An attempt on Quark's life sheds new light on a murder investigation from years ago that Odo had never solved, and as he looks at the new evidence (a mysterious list of names) he assembles the clues from the past and present to uncover the killer of a Bajoran chemist.
One real strength to "Necessary Evil" is its remarkably compelling flashback sequences, which are woven into the story flawlessly. James Conway's stellar direction and the standout art design and production takes us back to Terok Nor of five years earlier, creating a dark, malevolent slave mining station run by Gul Dukat. The lighting and photography is nothing short of brilliant—creating a true Trek noir—but the characterizations and story events are just as powerfully drawn.
Odo's investigating techniques highlight his intelligence, patience, and thoroughness extremely well—and his pointed commentary about justice in both the dialog and the running security log voice-overs highlights many keen observations. The flashbacks plausibly and interestingly document the way Odo met Kira, Dukat, and Quark all within the same investigation. The story's use of the murdered man's widow, Pallra (Katherine Moffat), is also nicely realized.

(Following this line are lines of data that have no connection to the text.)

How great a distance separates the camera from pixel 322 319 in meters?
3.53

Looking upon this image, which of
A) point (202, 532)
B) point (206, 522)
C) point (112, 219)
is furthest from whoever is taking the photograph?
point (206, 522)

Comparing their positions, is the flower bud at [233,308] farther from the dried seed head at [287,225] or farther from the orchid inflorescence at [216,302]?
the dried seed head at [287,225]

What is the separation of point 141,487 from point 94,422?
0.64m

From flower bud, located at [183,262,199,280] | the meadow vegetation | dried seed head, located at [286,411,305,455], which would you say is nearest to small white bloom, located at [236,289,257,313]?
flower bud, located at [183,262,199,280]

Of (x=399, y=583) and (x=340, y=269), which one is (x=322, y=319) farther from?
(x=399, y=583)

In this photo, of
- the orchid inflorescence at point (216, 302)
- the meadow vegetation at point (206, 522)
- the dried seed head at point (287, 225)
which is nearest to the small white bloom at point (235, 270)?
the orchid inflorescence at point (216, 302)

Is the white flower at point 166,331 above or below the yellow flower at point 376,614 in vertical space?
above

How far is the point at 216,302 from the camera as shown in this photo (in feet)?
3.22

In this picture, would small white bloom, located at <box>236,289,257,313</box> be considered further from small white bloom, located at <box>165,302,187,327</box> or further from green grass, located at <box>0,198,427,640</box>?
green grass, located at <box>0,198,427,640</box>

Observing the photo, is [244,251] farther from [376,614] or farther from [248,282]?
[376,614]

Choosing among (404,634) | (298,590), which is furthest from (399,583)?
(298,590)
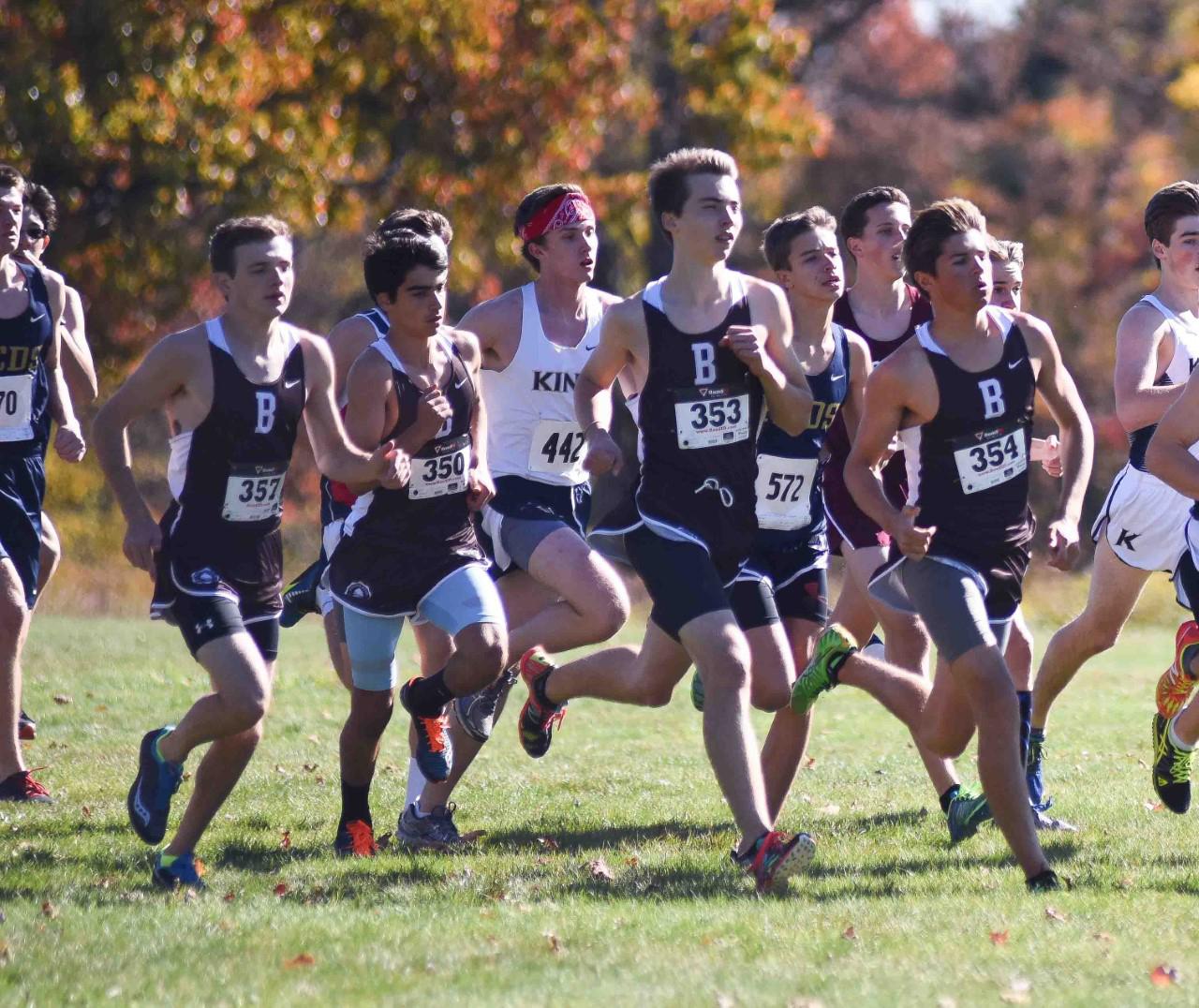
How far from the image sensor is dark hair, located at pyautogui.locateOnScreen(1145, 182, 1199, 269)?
7.38 metres

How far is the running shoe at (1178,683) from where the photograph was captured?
7.13 m

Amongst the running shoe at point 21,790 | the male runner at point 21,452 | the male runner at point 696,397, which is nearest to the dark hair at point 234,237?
the male runner at point 696,397

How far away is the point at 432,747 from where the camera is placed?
690cm

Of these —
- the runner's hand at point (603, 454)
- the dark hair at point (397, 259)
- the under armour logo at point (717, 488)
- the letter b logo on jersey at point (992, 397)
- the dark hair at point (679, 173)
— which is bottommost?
the under armour logo at point (717, 488)

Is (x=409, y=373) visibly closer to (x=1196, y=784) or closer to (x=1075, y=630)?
(x=1075, y=630)

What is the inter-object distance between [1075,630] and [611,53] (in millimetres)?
15227

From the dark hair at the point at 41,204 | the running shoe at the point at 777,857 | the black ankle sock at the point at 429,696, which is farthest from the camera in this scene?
the dark hair at the point at 41,204

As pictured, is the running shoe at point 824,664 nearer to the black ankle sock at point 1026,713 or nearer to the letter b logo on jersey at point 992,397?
the black ankle sock at point 1026,713

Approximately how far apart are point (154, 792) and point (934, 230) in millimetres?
3053

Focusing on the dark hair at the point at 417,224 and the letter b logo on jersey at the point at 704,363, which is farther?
the dark hair at the point at 417,224

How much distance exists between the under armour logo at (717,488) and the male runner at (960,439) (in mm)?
392

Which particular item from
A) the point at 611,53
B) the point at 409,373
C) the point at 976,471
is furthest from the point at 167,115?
the point at 976,471

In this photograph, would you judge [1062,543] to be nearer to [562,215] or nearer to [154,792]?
[562,215]

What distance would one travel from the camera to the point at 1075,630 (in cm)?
786
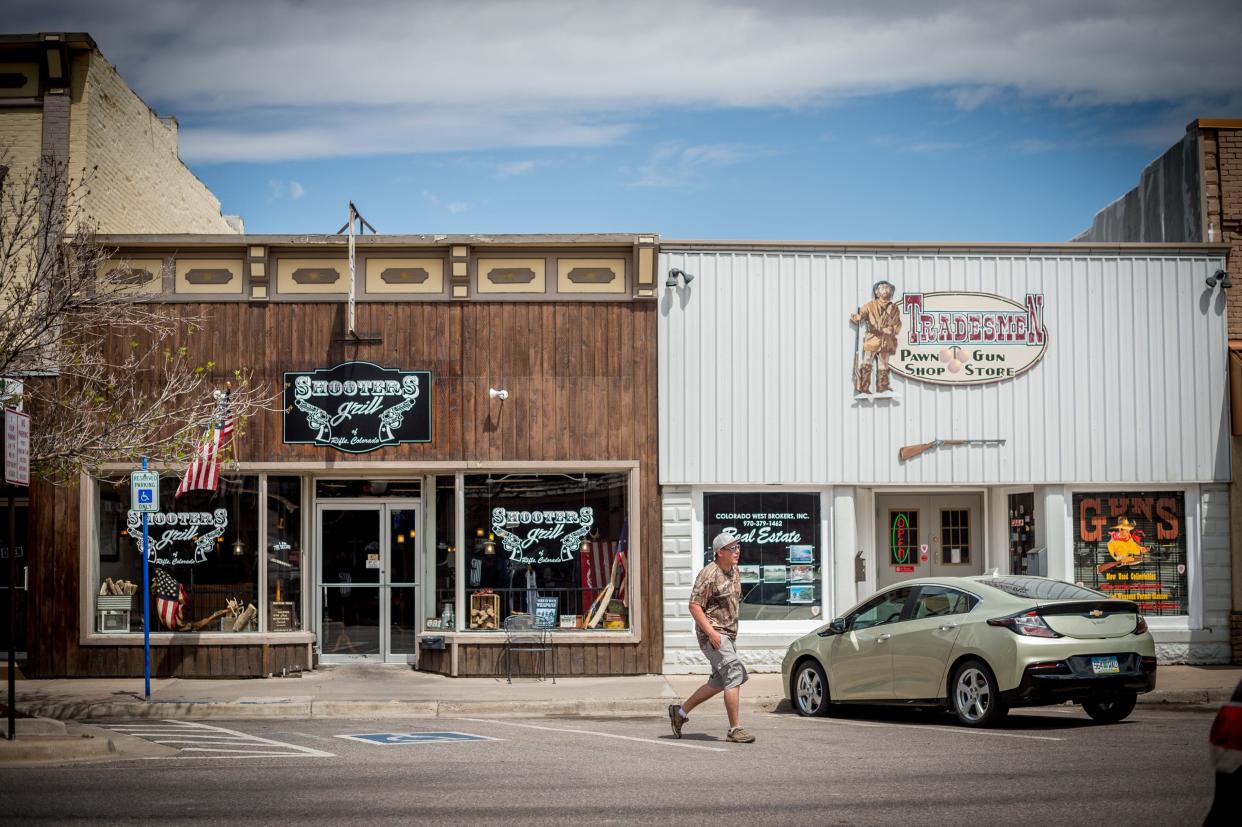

Kira's role in the investigation is especially intriguing, opening the door to more dark chapters of the freedom fighter's violent past. The revelation that she was actually the killer—on assignment by the Bajoran underground—is gutsy and probing, weakening a bond of trust shared between her and Odo. With a plot that is beautifully crafted, its powerful and thoughtful dialog, and a multitude of riveting character implications, "Necessary Evil" is one of the series' all-time best installments.